» **Instructions to follow**
Pictures stay out. Everything else in the listing below gets written out exactly.

» **Given material**
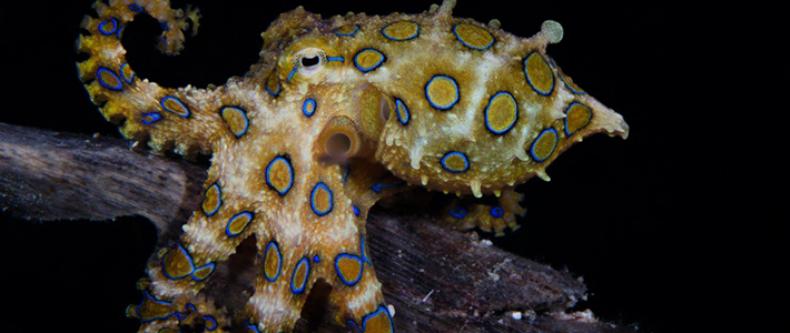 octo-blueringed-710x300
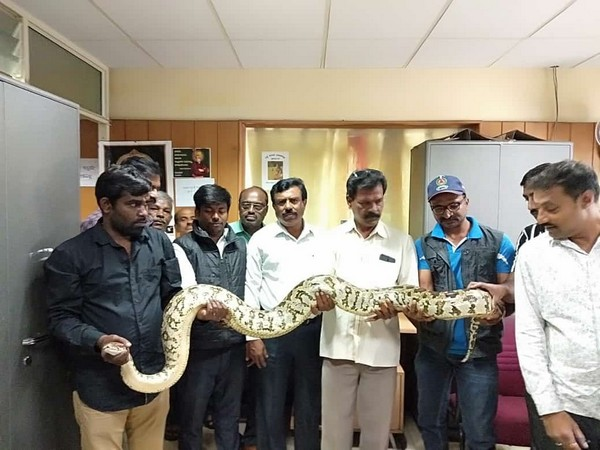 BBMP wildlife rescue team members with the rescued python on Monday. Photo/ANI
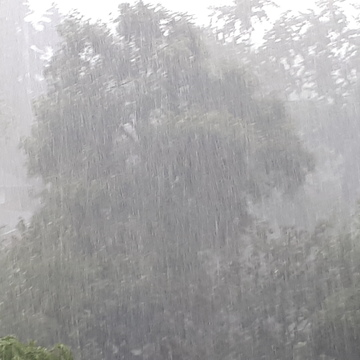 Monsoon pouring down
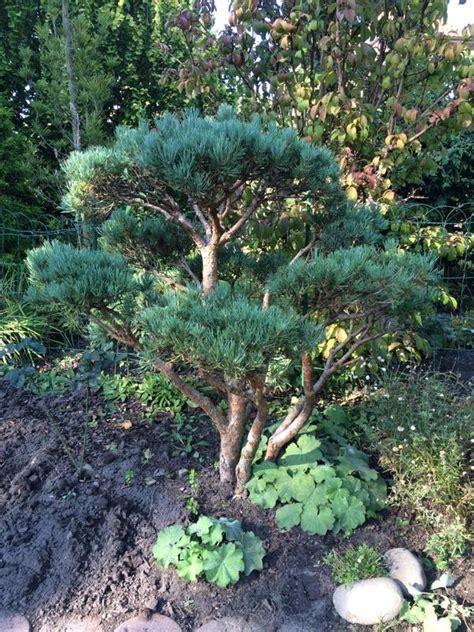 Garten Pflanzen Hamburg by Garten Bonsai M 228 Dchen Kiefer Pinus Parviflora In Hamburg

» **Exercise response**
 octo-blueringed-710x300
 BBMP wildlife rescue team members with the rescued python on Monday. Photo/ANI
 Monsoon pouring down
 Garten Pflanzen Hamburg by Garten Bonsai M 228 Dchen Kiefer Pinus Parviflora In Hamburg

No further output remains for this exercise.